I'm falling in love with Wikipedia. From yesterday's front page I ended up on an article about the Eureka Stockade Rebellion in Australia in 1854. It fits in well with the Labour Party victory there. Miners, called 'Diggers' of course, staged a revolt over taxation and for voting rights. Some of the leaders had the experience in Britain of fighting for the Chartist movement. British troops and police under the control of the colonial government of Victoria killed 22 miners in a very one-sided fight.
Of the 120 'diggers' arrested, 13 were brought to trial and then acquitted. What caught my eye were the nationalities and race of these 13. I think Australia can be justly proud when you look at the list below. (I tend to think of early immigration into Australia being convicts but an explosion in population took place when gold was discovered.)
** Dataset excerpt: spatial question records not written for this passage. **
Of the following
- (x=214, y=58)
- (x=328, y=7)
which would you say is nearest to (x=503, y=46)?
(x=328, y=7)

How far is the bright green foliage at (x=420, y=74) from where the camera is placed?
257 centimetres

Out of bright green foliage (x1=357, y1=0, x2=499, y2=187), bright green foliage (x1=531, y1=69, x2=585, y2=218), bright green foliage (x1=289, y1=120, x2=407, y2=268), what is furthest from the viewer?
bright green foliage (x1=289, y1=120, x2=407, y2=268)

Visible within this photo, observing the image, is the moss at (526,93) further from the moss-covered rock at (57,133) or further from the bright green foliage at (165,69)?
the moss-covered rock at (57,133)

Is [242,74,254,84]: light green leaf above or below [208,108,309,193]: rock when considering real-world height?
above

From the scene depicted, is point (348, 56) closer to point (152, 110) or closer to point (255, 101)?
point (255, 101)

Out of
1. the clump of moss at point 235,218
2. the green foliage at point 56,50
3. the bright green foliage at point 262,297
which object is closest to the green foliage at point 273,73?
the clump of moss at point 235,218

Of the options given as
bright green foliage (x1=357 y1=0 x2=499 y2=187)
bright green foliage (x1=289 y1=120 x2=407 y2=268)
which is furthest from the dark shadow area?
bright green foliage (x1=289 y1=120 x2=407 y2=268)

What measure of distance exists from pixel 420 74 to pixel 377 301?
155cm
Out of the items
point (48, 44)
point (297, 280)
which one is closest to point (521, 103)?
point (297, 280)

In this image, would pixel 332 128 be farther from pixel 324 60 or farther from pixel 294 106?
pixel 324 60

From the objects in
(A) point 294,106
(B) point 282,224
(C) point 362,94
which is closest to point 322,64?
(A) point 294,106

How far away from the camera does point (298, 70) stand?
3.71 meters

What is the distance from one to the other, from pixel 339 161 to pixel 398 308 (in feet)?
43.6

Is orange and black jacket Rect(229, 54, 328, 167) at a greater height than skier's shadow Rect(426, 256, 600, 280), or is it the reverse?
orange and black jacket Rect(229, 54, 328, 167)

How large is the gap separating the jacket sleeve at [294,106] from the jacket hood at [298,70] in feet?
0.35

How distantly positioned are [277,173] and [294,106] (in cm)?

1. Timothy Hayes, Chairman of the Ballarat Reform League,
2. James McFie Campbell a black man from Kingston Jamaica
3. Raffaello Carboni, an Italian and trusted lieutenant who was in charge of the European diggers as he spoke a few European languages. Carboni self published his account of the Eureka Stockade a year after the Stockade, the only comprehensive eyewitness account.
4. Jacob Sorenson, a Jew
5. John Manning, a Ballarat Times journalist, from Ireland
6. John Phelan, a friend and business partner of Peter Lalor, from Ireland
7. Thomas Dignum, born in Sydney
8. John Joseph, a black American from New York
9. James Beattie, from Ireland
10. William Molloy, from Ireland
11. Jan Vennick, from Holland,
12. Michael Tuohy
13. Henry Reid
I'm guessing the last 2 are Irishmen. The Irish were probably over-represented in those arrested as the there were many camped close to the stockade when the British attacked.